Check out some facts that support the extent of the appetite for authenticity in social media content:
- A Stanford think tank reports that stories are remembered up to 22 times more than facts alone.
- SproutSocial reports that 51% of consumers define feeling connected to a brand when the brand understands them and their wants—that is, demonstrating empathy.
- Stackla reports 90% of consumers say authenticity is important when deciding which brands they like and support (up from 86% in 2017).
So we’ve established that authenticity matters and that it’s hard to accomplish. Now, let’s explore the unintended consequences of the ubiquitous goal of creating authentic social media content.
How Fake Authenticity Hurts Your Brand
- Humble bragging is not the same as authenticity. More and more people are creating content that follows a similar template, and the not-so-humble “humble brags” are filling social media feeds. From the “look at me” I drink lots of water every day to the “I have figured out the secret to happiness” set, the posts keep coming. And, newsflash, they don’t seem authentic at all.
- Be discerning about who goes into creator mode. Creator mode is the new buzzword swirling around social media circles these days, but not all content creators are created equal. A marketing eye may be needed to ensure that the right mix of authenticity exists and that your social media content achieves your goals.
- Tony Robbins is taken. Most common on personal social media accounts can be found an attempt at authenticity that mimics the styles of Tony Robbins, Gary Vee or Jay Shetty. Those guys have a niche and a strong message in their respective spaces, but they are one of a kind. Many well-meaning social media content creators are pushing out self-help-themed content that really doesn’t match their goals and seems like a feeble attempt at “looking authentic.” The attempt to look authentic on social media falls short because it is not really who they are IRL (in real life).
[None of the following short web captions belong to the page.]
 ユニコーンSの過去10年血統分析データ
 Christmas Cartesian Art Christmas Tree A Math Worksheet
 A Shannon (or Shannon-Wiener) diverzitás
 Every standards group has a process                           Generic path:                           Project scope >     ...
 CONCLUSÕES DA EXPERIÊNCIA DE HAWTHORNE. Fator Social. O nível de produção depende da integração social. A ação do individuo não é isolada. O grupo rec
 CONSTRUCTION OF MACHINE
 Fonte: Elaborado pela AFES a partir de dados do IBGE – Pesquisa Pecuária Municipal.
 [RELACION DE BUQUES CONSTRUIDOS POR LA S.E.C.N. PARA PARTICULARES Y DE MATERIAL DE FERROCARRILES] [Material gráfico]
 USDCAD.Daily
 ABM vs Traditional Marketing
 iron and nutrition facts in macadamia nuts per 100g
- Find yourself and then share that. One of the hardest things to do in life and in business is to realize who you really are. The voice that makes you, you, that’s the authenticity people are seeking in social media platforms and beyond. Taking some time and effort to get to know who you (or your business) truly are is worth the excruciating pain it may take to get there. People have taken “talk about your journey” to the ad museum level, but the true you will always shine as authentic social media content because it is.
Your brand is an extension of your bottom line in every place that your audience interacts with you. While the consumer is craving authenticity, an ineffective attempt at it can be damaging to your brand on social media (or any channel, for that matter). The best first step is to get real about what you stand for, what your voice is, what your brand represents and who your audience is. Once you have a very clear grasp on who you really are, being authentic gets a lot easier…and better.